If money isn't the biggest factor I'd go with a Toolcat. Enclosed cab, 4x4, 4 wheel steer, 18 mph, radio, etc. dump box for carrying salt and a push snow blower, and a reese style hitch for the spreader. Heck carry a second guy with you to get out and do whatever.

I might have just talked myself into looking into them again for a job I'm bidding.


----------



## magnatrac (Dec 22, 2006)

I'd stick with the skid to tractor over the tool cat. Don't get me wrong I think they are really neat but way to expensive. $45k is what I was quoted last spring. If your a city or maintain a large property all year it would be a handy untility vehicle but it isn't tough enough for work like a skid or tractor in the summer months. The lift capacity is only 1500lbs. You can get any 2 speed skid you want for that kind of money. 2 speed was only a $ 1200 option on my new machine, half the price of a cab!!! My brother is currently looking at a tractor w/cab or a small wheel loader. We are leaning towards the tractor becasue of it's possible summer uses( brush cutting, yard prep, etc. Most of the 40-50 hp. tractors will lift 2000lbs.+ depending on options. You can get a loaded tractor for 30k and closer to 25 if you buy a gear drive. I am a skid steer guy but I got to say that after looking at all of these tractors those cabs look really nice for spending a long night in them!!! The small wheel loaders are really neat too but they are priced closer to 50k. Since I have the skid for summer digging work we're leaning towards the tractor( for now atleast!!!). Good luck, keep us posted!!!


----------



## Camden (Mar 10, 2007)

If you're looking for a Bobcat that can move some serious snow, I would suggest looking for a 2410. Here's a link to one that's for sale:

http://adcache.equipmenttraderonline.com/9/3/8/89201738.htm

You can get them with a cab enclosure and they can handle any attachment.


----------



## Mark Oomkes (Dec 10, 2000)

magnatrac;397646 said:


> I'd stick with the skid to tractor over the tool cat. Don't get me wrong I think they are really neat but way to expensive. $45k is what I was quoted last spring. If your a city or maintain a large property all year it would be a handy untility vehicle but it isn't tough enough for work like a skid or tractor in the summer months. The lift capacity is only 1500lbs. You can get any 2 speed skid you want for that kind of money. 2 speed was only a $ 1200 option on my new machine, half the price of a cab!!! My brother is currently looking at a tractor w/cab or a small wheel loader. We are leaning towards the tractor becasue of it's possible summer uses( brush cutting, yard prep, etc. Most of the 40-50 hp. tractors will lift 2000lbs.+ depending on options. You can get a loaded tractor for 30k and closer to 25 if you buy a gear drive. I am a skid steer guy but I got to say that after looking at all of these tractors those cabs look really nice for spending a long night in them!!! The small wheel loaders are really neat too but they are priced closer to 50k. Since I have the skid for summer digging work we're leaning towards the tractor( for now atleast!!!). Good luck, keep us posted!!!

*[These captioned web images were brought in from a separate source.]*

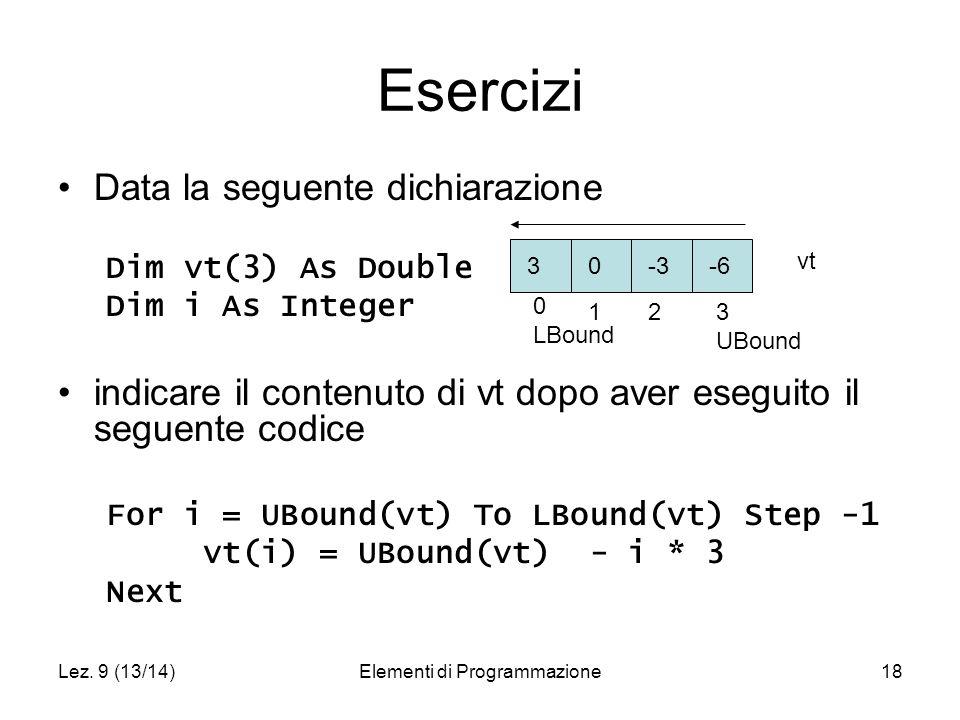 Lez. 9 (13/14)Elementi di Programmazione18 Esercizi Data la seguente dichiarazione Dim vt(3) As Double Dim i As Integer indicare il contenuto di vt do
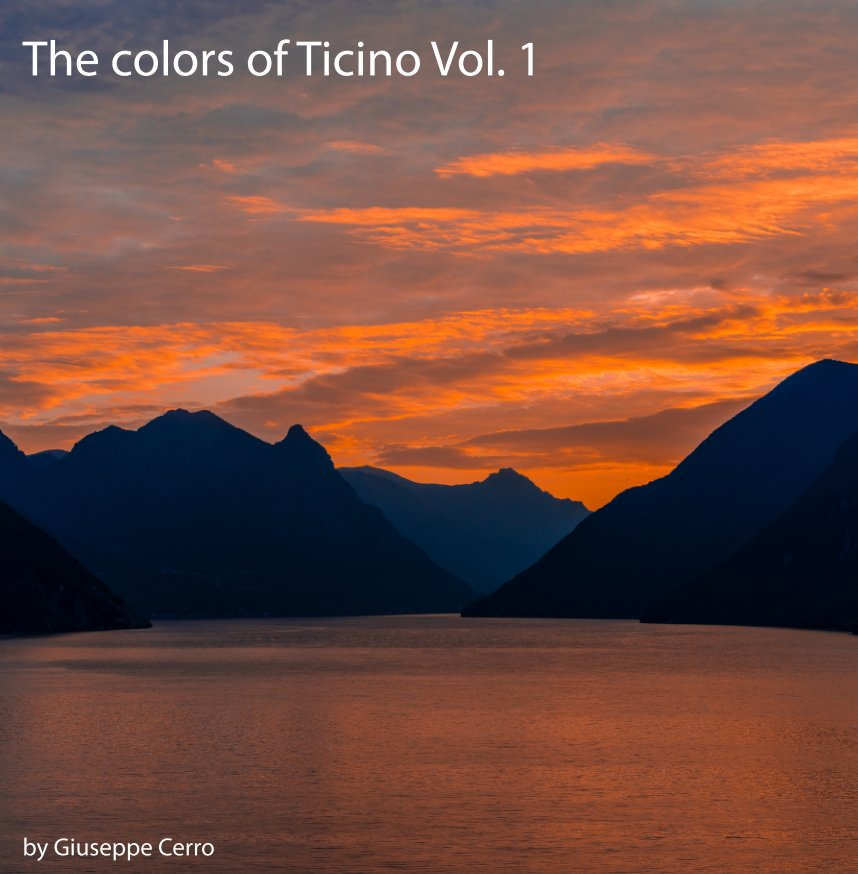 View The colors of Ticino Vol.1 by Giuseppe Cerro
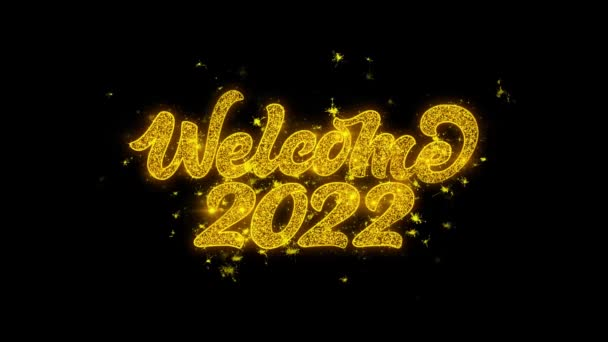 Welcome 2022 Typography Written with Golden Particles Sparks Fireworks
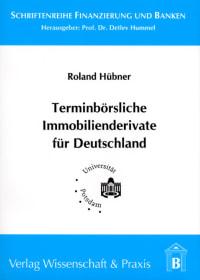 Cover Terminbörsliche Immobilienderivate für Deutschland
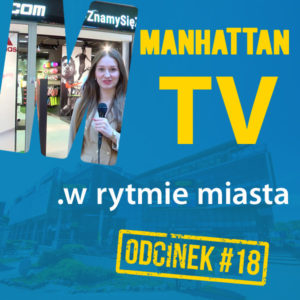 MANHATTAN TV .w rytmie miasta #18
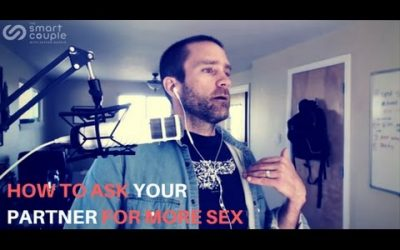 How To Ask Your Partner For More Sex – SC 115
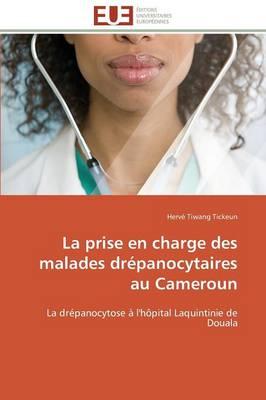 La Prise En Charge Des Malades Dr�panocytaires Au Cameroun - Omn.Univ.Europ. (Paperback)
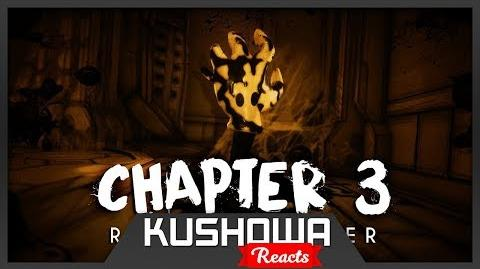 """Kushowa Reacts to """"Bendy and the Ink Machine Chapter Three"""" - Reveal Trailer 2017"""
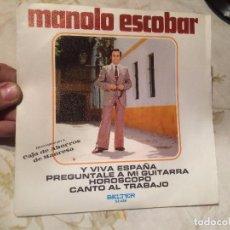 Discos de vinilo: ANTIGUO SINGLE VINILO MANOLO ESCOBAR Y VIVA ESPAÑA AÑO 1973. Lote 104550591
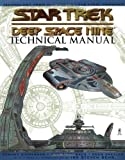 img - for Star Trek: Deep Space Nine Technical Manual book / textbook / text book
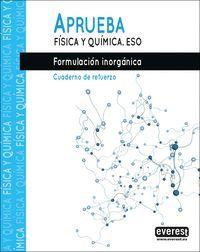 APRUEBA FÍSICA Y QUÍMICA 4º ESO. FORMULACIÓN INORGÁNICA.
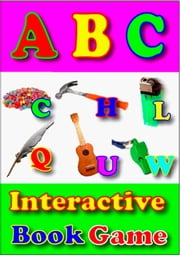 ABC Books for Kids An Interactive book game And ABC song [Free audio] ebook by Silvia Patt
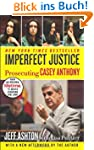Imperfect Justice: Prosecuting Casey...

FWIW, a Toolcat will lift over 2K. I know, I always have to test the limits. 

After using a tractor for several years then a skid, my vote is definitely with the skid. It is a dedicated loader whereas most tractors it is an add on option. We wore out the hydraulics on the Deere we had, engine was good, hydraulics were shot. The only thing I miss is the 3 point, but I will be figuring something out for my Toolcat.


----------



## JD Dave (Mar 20, 2007)

How wide is a tool cat. I would probably go with a skid IMO. Mark, this Deere tractor you speak off, what model was it and what blade or attachments were you using.


----------



## Mark Oomkes (Dec 10, 2000)

It was an 870. I know, not a good example, but still, it was not a dedicated loader. We killed it loading salt over the years..


----------



## SLLNorth (Nov 13, 2006)

Skid-steer is preffered for us. We run JD machines 325's and 260's all are 2 speeds.


----------



## Mark Oomkes (Dec 10, 2000)

Toolcat's are about 60", little less. Tire spread is like 58". Although with the mirrors from the road kit, you'll be wider.


----------



## JD Dave (Mar 20, 2007)

Mark Oomkes;397740 said:


> Toolcat's are about 60", little less. Tire spread is like 58". Although with the mirrors from the road kit, you'll be wider.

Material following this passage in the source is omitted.